▶ [Source text]
Last updated on Friday, January 03, 2003

Train near Lordsburg Photo by Carla DeMarco
Train near Lordsburg
When concrete, crime and commotion drive you away in search of renewal, a trek to New Mexico's upper boot heel can cleanse the spirit of sludge and jitters. Out in the desert, your only pressure is a gust of wind flapping your clothes and tousling your tresses. Your music, piped over sun-drenched airwaves, is the hum of the wind looping through mountains, carrying celestial strains of songbirds out through the valley and back again to your senses.

Out here, down-to-earth folks take life a few paces slower. Settling in, you breathe deeper, expanding toward the horizon, beginning to understand why a discouraging word would seldom be heard.

Lordsburg and Ghostowns

In the quiet old railroad town of Lordsburg at Interstate 10 near NM 90 and US 70, you can find plenty of motels and R.V. parks for a boot heel base camp. Locals say El Charro, downtown, serves "the best Mexican food in town." Though this community of 3,000 saw spunkier days before the freeway arrived, it still knows how to frolic with annual events like the Land Sail Races in March or April, Railroad Mining Days and Rockamania rockhounders' festival in May, 4th of July celebrations, the Hidalgo County Fair in August, and a Gem and Mineral Show with guided rock trips in October.

Two and one-half miles southwest of Lordsburg lies the restored ghost town of Shakespeare, the ghost town in New Mexico that may present the most authentic picture of Western life in the 1880s. With as many as 3,000 inhabitants at one time, it was once the largest town in the region. It began as a small settlement on the stage and emigrant trail to California and peaked in the 1870's as a silver and diamond mining town.

▶ [Explore the material]
a - Mark each statement yes or no against the Lordsburg travel piece, and support each verdict with the deciding words quoted from it: (i) Shakespeare lies two and one-half miles southwest of Lordsburg; (ii) the Hidalgo County Fair is held in October; (iii) Shakespeare peaked in the 1870's as a gold mining town.
b - Render this sentence from the Lordsburg travel piece in Spanish: "Out here, down-to-earth folks take life a few paces slower."
c - Proceed with the Lordsburg travel piece, picking up after its final sentence.

▶ [Data excerpt]
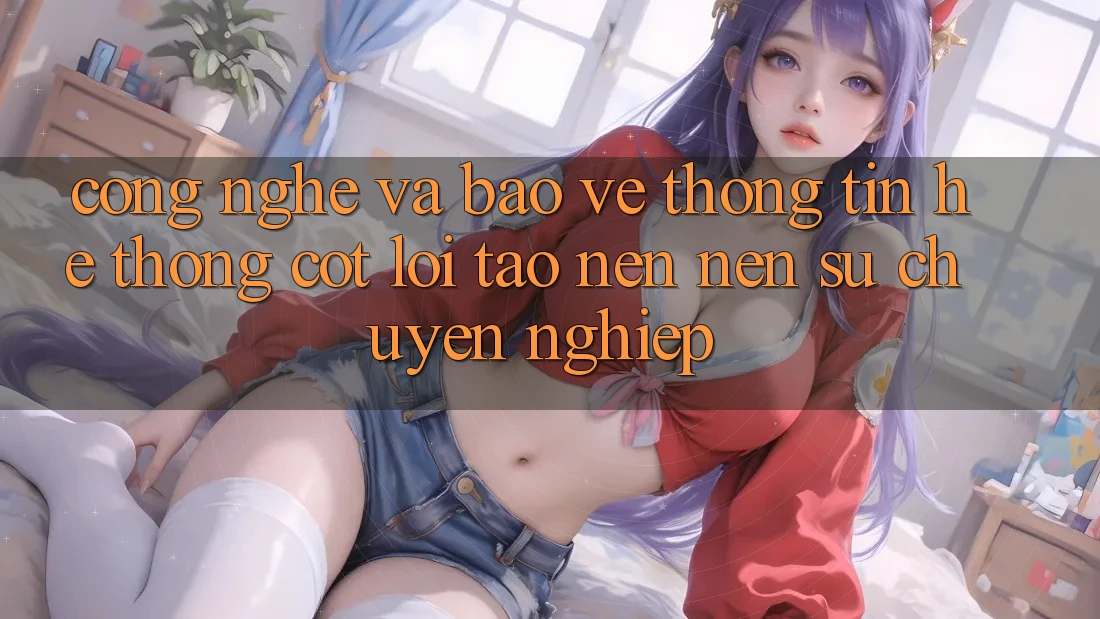 Công Nghệ Và Bảo vệ thông tin – Hệ thống Cốt Lõi Tạo nên Nên Sự Chuyên nghiệp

▶ [Answers to the exercise]
a -
(i) Yes: "Two and one-half miles southwest of Lordsburg lies the restored ghost town of Shakespeare"
(ii) No: "the Hidalgo County Fair in August"
(iii) No: "peaked in the 1870's as a silver and diamond mining town"

b - Aquí afuera, la gente sencilla se toma la vida unos pasos más despacio.

c -
The dusty townsite's owners have toiled to preserve the original buildings and history. Guided tours through the adobe buildings are still being conducted about four days a month, and four times a year a talented crew of actors stage lively re-enactments of events leading up to famous gunfights and hangings.

About 15 miles west of Lordsburg off I-10, Steins (pronounced Steens) may be New Mexico's most accessible ghost town; it lies just yards off Exit 3. Steins was settled in the 1900's as a Southern Pacific Railroad town. It derives its name from a mid-nineteenth century calvary officer who was killed by Apaches in nearby Doubtful Canyon.

In its heyday from 1905 to 1945, Steins' nearly three dozen buildings bustled with the activity of up to 1,000 people. When Southern Pacific switched from steam to diesel, the railway station closed, and the town began its slow journey into ghost town decay.

In 1988, after checking on some retirement property in Road Forks, N.M., Larry Link decided to stop in at neighboring Steins. He liked it so much, Link went home to his wife, Linda, in Phoenix and said, “Honey let's buy a ghost town!” Steins has never been the same since. The couple is slowly transforming the town into a turn-of-the-century museum.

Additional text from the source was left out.